##### Given data #####

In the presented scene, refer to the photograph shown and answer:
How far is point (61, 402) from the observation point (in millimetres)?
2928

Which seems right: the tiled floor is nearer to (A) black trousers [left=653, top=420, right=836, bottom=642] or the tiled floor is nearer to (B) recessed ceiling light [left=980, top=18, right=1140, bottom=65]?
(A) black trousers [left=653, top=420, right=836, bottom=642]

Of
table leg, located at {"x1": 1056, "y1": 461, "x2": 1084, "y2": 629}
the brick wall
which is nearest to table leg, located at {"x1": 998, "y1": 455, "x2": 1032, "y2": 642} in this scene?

#####

Rewrite the entries above with "chair leg" in place of each "table leg", keeping everything else the same.

■ **Exercise answer**
In the presented scene, refer to the photograph shown and answer:
How far is point (61, 402) from the observation point (in millimetres)?
2928

Which seems right: the tiled floor is nearer to (A) black trousers [left=653, top=420, right=836, bottom=642] or the tiled floor is nearer to (B) recessed ceiling light [left=980, top=18, right=1140, bottom=65]?
(A) black trousers [left=653, top=420, right=836, bottom=642]

Of
chair leg, located at {"x1": 1056, "y1": 461, "x2": 1084, "y2": 629}
the brick wall
which is nearest to chair leg, located at {"x1": 998, "y1": 455, "x2": 1032, "y2": 642} in this scene?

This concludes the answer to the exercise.